The following is a complete transcript of the Sinica Podcast conversation with Iza Ding, recorded in Chicago, Illinois on April 10, 2024. Thanks to the great team at Cadre Scripts for the transcription, and to Lili Shoup for her careful and diligent checking of the transcript!
Kaiser Kuo: Welcome to the Sinica Podcast, a weekly discussion of current affairs in China. In this program, we’ll look at books, ideas, new research, intellectual currents, and cultural trends that can help us better understand what’s happening in China’s politics, foreign relations, economics, and society. Join me each week for in-depth conversations that shed more light and bring less heat to the way we think and talk about China.
I’m Kaiser Kuo, coming to you this week from Chicago, Illinois. Sinica is supported this year by the Center for East Asian Studies at the University of Wisconsin-Madison, a national resource center for the study of East Asia. The Sinica Podcast will remain free, but if you work for an organization that believes in what I am doing with the podcast, please consider lending your support. You can get me at sinicapod@gmail.com.
And listeners, please support my work on Substack at sinica.substack.com. There, you will find, in addition to the podcast, the complete transcript of the show, a weekly essay from me, and now a wide range of offerings — James Carter’s This Week in China’s History; Paul French’s Ultimate China Bookshelf; Andrew Methven’s Chinese Phrase of the Week; the You Can Learn Chinese Podcast from Jared Turner and John Pasden, and the outstanding China Global South Podcast, as well as weekly essays from our friends at the China Global South Project.
As I say each week in the intro, I am interested in how we think and talk about China. Every once in a while, I encounter someone with the same interest in examining our discourse on China, whether academic, within the social sciences and history say, or more broadly in media, in civil society, or just out there on the social media platforms that have now become, unfortunately, our de facto public sphere.
Just in the last year, I have gotten to know Iza Ding, Associate Professor of Political Science at Northwestern University, author of The Performative State: Public Scrutiny and Environmental Governance in China — and for my money, one of the most original thinkers when it comes to, well, the way we think and talk about China. I had the great good fortune to spend a good amount of time with her and a couple of other folks, Kevin Xu and Cameron Johnson, both of whom you will meet on Sinica before too long. The four of us had participated in the Salzburg Global Seminar and all happened to be headed to Vienna for a few days after, just to take in the sites.

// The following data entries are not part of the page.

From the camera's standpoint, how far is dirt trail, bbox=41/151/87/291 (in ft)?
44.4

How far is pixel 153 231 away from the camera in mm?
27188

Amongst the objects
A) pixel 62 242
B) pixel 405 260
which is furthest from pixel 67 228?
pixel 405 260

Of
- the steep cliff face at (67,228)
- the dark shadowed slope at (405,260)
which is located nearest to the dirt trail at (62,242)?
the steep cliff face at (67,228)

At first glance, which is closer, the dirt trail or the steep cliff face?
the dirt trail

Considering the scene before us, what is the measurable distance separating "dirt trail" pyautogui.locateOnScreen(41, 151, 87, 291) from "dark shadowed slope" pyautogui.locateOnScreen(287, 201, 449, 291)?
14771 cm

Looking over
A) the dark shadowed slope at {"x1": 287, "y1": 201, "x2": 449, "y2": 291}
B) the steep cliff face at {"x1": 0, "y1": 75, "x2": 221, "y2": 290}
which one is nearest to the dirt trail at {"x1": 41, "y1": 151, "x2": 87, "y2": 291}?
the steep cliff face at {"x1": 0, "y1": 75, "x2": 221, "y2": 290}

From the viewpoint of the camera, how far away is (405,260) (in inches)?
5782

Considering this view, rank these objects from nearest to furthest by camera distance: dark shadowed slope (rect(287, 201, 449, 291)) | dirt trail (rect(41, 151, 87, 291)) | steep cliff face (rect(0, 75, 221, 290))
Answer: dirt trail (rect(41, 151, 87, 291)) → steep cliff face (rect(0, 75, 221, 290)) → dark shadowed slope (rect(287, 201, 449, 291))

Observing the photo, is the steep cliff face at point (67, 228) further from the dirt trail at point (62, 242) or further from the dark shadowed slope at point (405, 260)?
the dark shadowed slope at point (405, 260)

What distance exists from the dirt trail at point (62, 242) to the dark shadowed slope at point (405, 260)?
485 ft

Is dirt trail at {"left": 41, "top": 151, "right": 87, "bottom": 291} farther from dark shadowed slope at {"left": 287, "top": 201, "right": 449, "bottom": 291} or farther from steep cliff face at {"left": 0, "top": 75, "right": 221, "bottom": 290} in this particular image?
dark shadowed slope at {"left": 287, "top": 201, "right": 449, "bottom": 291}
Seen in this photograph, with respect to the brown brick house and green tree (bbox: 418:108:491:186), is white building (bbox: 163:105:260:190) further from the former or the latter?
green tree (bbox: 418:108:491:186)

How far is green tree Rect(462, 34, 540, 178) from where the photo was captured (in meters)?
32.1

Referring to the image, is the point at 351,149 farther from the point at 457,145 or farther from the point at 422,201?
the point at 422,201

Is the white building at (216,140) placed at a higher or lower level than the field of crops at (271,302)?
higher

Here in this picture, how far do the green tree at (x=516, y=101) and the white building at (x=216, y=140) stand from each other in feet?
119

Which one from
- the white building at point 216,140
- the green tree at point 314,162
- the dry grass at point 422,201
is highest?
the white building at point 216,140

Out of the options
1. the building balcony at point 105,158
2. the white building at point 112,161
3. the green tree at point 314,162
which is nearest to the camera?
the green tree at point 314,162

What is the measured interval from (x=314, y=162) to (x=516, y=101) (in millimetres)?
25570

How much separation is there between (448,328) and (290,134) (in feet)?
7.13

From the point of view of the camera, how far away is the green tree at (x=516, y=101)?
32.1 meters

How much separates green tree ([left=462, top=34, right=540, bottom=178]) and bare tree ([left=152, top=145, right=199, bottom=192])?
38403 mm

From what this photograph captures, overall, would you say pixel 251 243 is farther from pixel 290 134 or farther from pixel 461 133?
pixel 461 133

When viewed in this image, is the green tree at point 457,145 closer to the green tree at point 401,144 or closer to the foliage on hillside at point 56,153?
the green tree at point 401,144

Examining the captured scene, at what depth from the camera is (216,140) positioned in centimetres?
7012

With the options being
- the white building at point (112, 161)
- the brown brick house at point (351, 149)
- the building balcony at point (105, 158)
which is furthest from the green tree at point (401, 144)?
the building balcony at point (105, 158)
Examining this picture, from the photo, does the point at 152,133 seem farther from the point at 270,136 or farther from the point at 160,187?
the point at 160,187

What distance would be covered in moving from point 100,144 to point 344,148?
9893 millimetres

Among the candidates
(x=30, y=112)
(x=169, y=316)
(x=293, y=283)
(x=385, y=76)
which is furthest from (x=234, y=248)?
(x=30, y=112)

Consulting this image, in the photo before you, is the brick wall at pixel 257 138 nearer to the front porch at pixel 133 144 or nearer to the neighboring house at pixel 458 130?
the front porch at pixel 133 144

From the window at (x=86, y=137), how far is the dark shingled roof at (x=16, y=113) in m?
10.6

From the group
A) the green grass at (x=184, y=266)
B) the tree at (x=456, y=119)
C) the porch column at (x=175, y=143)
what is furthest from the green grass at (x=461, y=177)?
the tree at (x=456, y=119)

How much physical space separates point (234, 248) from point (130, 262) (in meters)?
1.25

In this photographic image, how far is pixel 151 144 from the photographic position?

It was like a walking China salon held between cafés, museums, and restaurants.
I’m delighted to be here in Chicago, where I just spoke last night at the China Town Hall, put on by the National Committee on U.S.-China Relations, organized here in Chicago by Iza, and it was a perfect opportunity to finally sit down and talk about her ideas on the discourse about China. Iza Ding, thank you so much for having me here in Chicago, and welcome to Sinica.
Iza Ding: Thank you for having me on the Sinica Podcast, Kaiser.
Kaiser: My absolute pleasure and honor. Let me start, Iza, by asking you about a concept that I first heard you drop almost casually really. It was at a panel, an environmental panel, actually. It was about teaching about the environment in China, or teaching about environmentalism in China, and that was at the AAS Conference in Boston in 2023. And I’ve mentioned it before on the show. You call it “authoritarian teleology.” That might strike some listeners as sounding a bit jargony, but really it’s a pretty simple idea. And once you said it, once I heard you articulate it, I feel like I see it instantiated just everywhere. So, break it down for us. What is authoritarian teleology and why is it such an unhelpful habit?